Dual Arm Teleoperation with ROS2 Humble

Dual-UR5e teleoperation in ROS2 via keyboard or real-time MediaPipe hand-tracking, packaged in Docker.

This project provides a complete, container-first workspace for dual-arm teleoperation with two UR5e manipulators.
Launch files bring up RViz, drivers and optional hand-tracking so you can drive the arms with either keyboard commands or hand gestures

Live dual-arm pick-and-place demo (with webcam hand tracking).

Gesture Control Details

The Gesture control mode leverages Google’s MediaPipe Gesture Recognizer task to interpret hand poses in real time, enabling intuitive, vision-based command of the UR5e arms (ai.google.dev).

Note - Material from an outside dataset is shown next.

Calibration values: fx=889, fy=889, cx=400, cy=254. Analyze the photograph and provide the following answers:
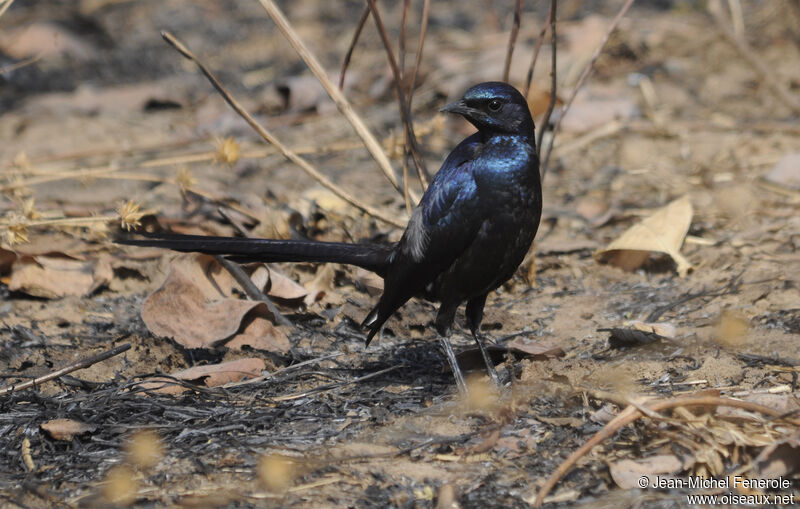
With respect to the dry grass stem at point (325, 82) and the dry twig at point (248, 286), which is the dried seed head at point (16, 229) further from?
the dry grass stem at point (325, 82)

The pipeline uses a palm detection model followed by a 21‑landmark hand model to track both left and right hands simultaneously (mediapipe.readthedocs.io).

Recognized gestures include:

Activation / Deactivation

  • Activation Gesture: ILoveYou (🤟) held for ~1 second
    On detection, the node sets the current hand pose as the baseline and enters ACTIVE mode.
  • Deactivation Conditions:
    • Hand leaves the camera view for ~1.3 seconds, or
    • Closed_Fist (✊) held for ~1.3 seconds
      The node then clears the baseline and enters INACTIVE mode. In INACTIVE mode, no commands are published.

Motion Control (ACTIVE only)

  • Translation: continuous hand movement within a 2D plane is mapped to end-effector linear velocity:
    • X-axis ← left/right hand moves
    • Y-axis ← forward/back hand moves
    • Z-axis ← near/far hand moves
  • Rotation Gestures (yaw control):
    • Pointing_Up (☝️) → positive yaw rate
    • Victory (✌️) → negative yaw rate
  • Sensitivity & Deadzone: configurable parameters for smooth responsiveness and ignore small jitters.

Gripper Control (ACTIVE only)

  • Open Gripper: hold Thumbs_Up (👍) for ~1 second
  • Close Gripper: hold Thumbs_Down (👎) for ~1 second
  • Intermediate or different gestures reset the open/close hold counters to prevent accidental triggers.

Each gesture is classified by a lightweight MLP trained on historical fingertip trajectories. Robustness is enhanced through exponential smoothing and dead-zone thresholds, filtering out jitter and ensuring operator safety.